The appellate court reviewed several factors: the ADES revealed that defendant had been arrested for DUI on two prior occasions, her total household income was $11,000 per year, the circuit court indicated that the fine could be satisfied upon defendant’s completion of the SWAP program and calculated additional fines mandated under the Violent Crime Victims Assistance Fund (725 ILCS 240/10(b) (West 2004) as well as the LEADS Maintenance Fund and the Traffic and Criminal Conviction Surcharge Fund (730 ILCS 5/5-9-1(c) (West 2004). The court also assessed a fee of $200 pursuant to the DUI statute mandating a fee for subsequent offenses (625 ILCS 5/11-501(j) (West 2004), a fee of $100 pursuant to the Trauma Center Fund (730 ILCS 5/5-9-1(c-5) (West 2004)), and several smaller fees to cover the State’s costs of prosecuting her offenses. The court noted that penalties imposed pursuant to the Violent Crime Victims Assistance Fund and the Traffic and Criminal Conviction Surcharge Fund are mandatory, and are not within a circuit court’s discretion. See People v. Rinaldi, 179 Ill. App. 3d 539, 545, 534 N.E.2d 515, 128 Ill. Dec. 333 (1989); People v. Wisotzke, 204 Ill. App. 3d 44, 51, 561 N.E.2d 1310, 149 Ill. Dec. 614 (1990).

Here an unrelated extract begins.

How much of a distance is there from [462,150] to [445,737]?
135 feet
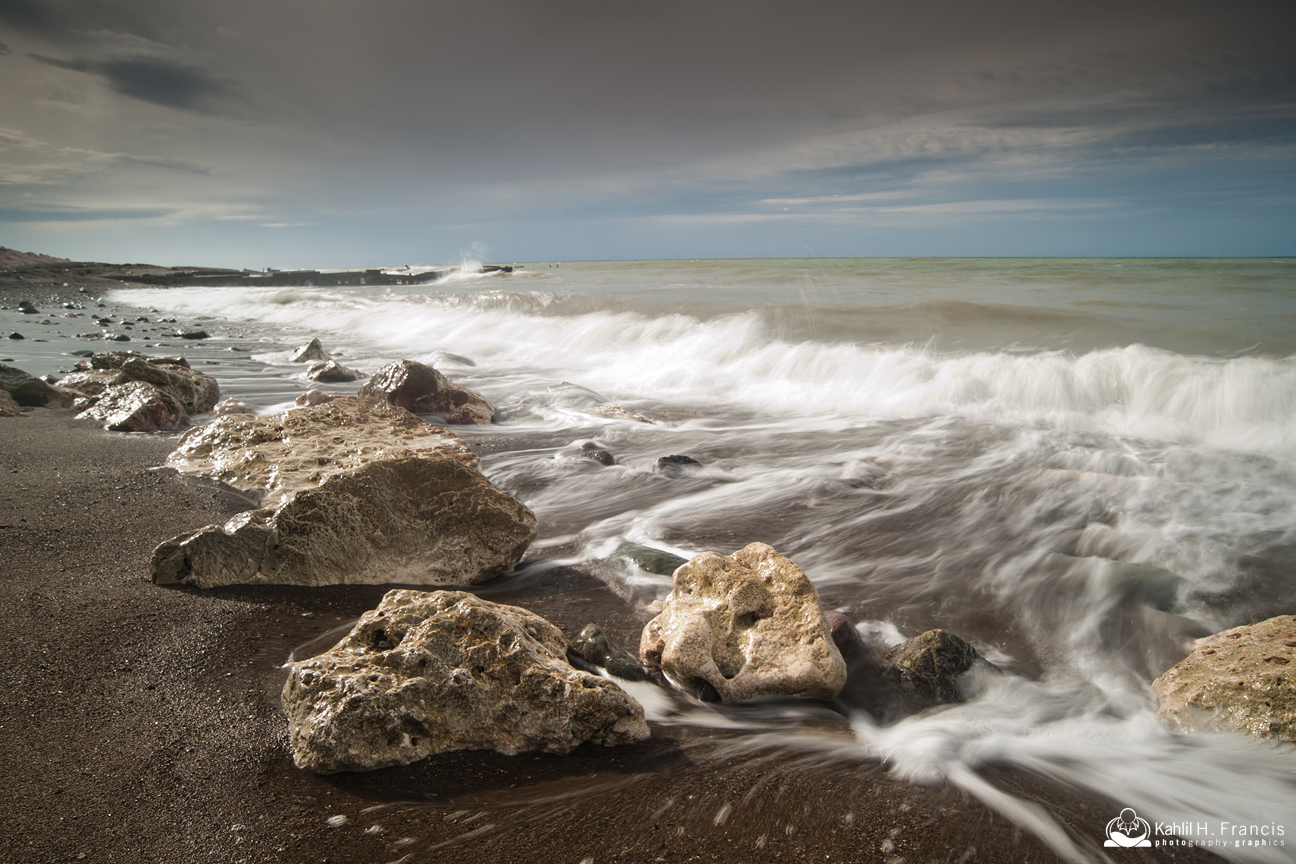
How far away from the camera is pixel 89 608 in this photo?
8.95ft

The appellate court reviewed defendant’s driving history and the particular facts of this case. In this case, defendant committed her third DUI offense in 10 years. Defendant caused an accident that resulted in damage to her vehicle and another’s vehicle, as well as bodily harm to a witness. The appellate court recognized that the trial court was aware of defendant’s financial situation, and agreed with the State’s recommendation that defendant could satisfy the fine by participating in SWAP. The appellate could not conclude that the court’s imposition of $1,046.50 in statutory, mandatory fees constituted an abuse of discretion. Accordingly, the appellate court upheld the circuit court’s sentencing order.

The appellate court affirmed the judgment of the circuit court as to defendant’s conviction for DUI and the sentence imposed for that offense, reversed her conviction for failure to reduce speed, and directed the clerk of the circuit court to amend the mittimus to reflect that defendant was convicted only of DUI and sentenced pursuant to that count.